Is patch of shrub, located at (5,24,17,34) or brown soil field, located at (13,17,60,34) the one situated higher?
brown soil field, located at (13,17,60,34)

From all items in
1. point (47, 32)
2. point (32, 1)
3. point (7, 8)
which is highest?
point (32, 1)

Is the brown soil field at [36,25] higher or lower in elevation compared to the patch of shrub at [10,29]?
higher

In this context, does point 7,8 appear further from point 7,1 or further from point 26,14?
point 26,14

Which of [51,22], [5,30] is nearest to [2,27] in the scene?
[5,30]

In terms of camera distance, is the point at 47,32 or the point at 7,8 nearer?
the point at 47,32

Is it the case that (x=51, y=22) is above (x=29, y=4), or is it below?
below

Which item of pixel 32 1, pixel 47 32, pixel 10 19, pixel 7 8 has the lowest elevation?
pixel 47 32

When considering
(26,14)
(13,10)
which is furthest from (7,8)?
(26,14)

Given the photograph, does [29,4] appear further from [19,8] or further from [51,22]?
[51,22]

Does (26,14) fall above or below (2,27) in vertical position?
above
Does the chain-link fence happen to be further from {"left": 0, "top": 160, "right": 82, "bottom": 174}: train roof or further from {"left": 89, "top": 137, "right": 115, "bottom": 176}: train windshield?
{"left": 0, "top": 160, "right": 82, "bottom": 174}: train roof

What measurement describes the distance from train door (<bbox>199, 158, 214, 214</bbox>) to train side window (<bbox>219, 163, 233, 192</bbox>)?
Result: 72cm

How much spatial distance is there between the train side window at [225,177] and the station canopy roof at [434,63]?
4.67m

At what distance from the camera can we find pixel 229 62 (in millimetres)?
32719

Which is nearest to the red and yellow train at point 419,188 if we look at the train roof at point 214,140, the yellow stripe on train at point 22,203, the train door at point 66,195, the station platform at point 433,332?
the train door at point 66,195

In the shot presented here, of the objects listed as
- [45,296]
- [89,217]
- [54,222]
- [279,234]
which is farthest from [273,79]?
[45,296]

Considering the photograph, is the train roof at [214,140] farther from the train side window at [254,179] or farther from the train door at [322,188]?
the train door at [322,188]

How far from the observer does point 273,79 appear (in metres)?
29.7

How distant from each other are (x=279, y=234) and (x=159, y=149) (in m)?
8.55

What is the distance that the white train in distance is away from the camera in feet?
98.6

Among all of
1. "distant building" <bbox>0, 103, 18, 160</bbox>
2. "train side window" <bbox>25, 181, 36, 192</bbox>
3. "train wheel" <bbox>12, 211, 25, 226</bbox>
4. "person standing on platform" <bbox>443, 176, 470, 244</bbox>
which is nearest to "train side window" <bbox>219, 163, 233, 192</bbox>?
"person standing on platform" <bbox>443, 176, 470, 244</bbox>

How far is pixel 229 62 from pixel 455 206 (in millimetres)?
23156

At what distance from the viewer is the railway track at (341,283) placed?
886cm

▸ **Task description**: Copy out the lines above, swapping every "patch of shrub" for "clump of bushes" and leaving all else as it stands.

▸ **Answer in full**:
Is clump of bushes, located at (5,24,17,34) or brown soil field, located at (13,17,60,34) the one situated higher?
brown soil field, located at (13,17,60,34)

From all items in
1. point (47, 32)
2. point (32, 1)
3. point (7, 8)
which is highest?
point (32, 1)

Is the brown soil field at [36,25] higher or lower in elevation compared to the clump of bushes at [10,29]?
higher

In this context, does point 7,8 appear further from point 7,1 or further from point 26,14?
point 26,14

Which of [51,22], [5,30] is nearest to [2,27] in the scene?
[5,30]

In terms of camera distance, is the point at 47,32 or the point at 7,8 nearer?
the point at 47,32

Is it the case that (x=51, y=22) is above (x=29, y=4), or is it below?
below

Which item of pixel 32 1, pixel 47 32, pixel 10 19, pixel 7 8 has the lowest elevation?
pixel 47 32

When considering
(26,14)
(13,10)
which is furthest from (7,8)?
(26,14)

Given the photograph, does [29,4] appear further from [19,8] or further from [51,22]?
[51,22]

Does (26,14) fall above or below (2,27) in vertical position?
above
Does the chain-link fence happen to be further from {"left": 0, "top": 160, "right": 82, "bottom": 174}: train roof or further from {"left": 89, "top": 137, "right": 115, "bottom": 176}: train windshield?
{"left": 0, "top": 160, "right": 82, "bottom": 174}: train roof

What measurement describes the distance from train door (<bbox>199, 158, 214, 214</bbox>) to train side window (<bbox>219, 163, 233, 192</bbox>)?
Result: 72cm

How much spatial distance is there between the train side window at [225,177] and the station canopy roof at [434,63]?
4.67m

At what distance from the camera can we find pixel 229 62 (in millimetres)?
32719

Which is nearest to the red and yellow train at point 419,188 if we look at the train roof at point 214,140, the yellow stripe on train at point 22,203, the train door at point 66,195, the station platform at point 433,332?
the train door at point 66,195

In the shot presented here, of the objects listed as
- [45,296]
- [89,217]
- [54,222]
- [279,234]
which is farthest from [273,79]?
[45,296]

Considering the photograph, is the train roof at [214,140] farther from the train side window at [254,179] or farther from the train door at [322,188]?
the train door at [322,188]

How far from the observer does point 273,79 appear (in metres)?
29.7

How distant from each other are (x=279, y=234) and (x=159, y=149) (in m)?
8.55

What is the distance that the white train in distance is away from the camera in feet?
98.6

Among all of
1. "distant building" <bbox>0, 103, 18, 160</bbox>
2. "train side window" <bbox>25, 181, 36, 192</bbox>
3. "train wheel" <bbox>12, 211, 25, 226</bbox>
4. "person standing on platform" <bbox>443, 176, 470, 244</bbox>
which is nearest to "train side window" <bbox>219, 163, 233, 192</bbox>?
"person standing on platform" <bbox>443, 176, 470, 244</bbox>

How far is pixel 229 62 from pixel 455 206 (in millimetres)?
23156

At what distance from the viewer is the railway track at (341,283) placed?
886cm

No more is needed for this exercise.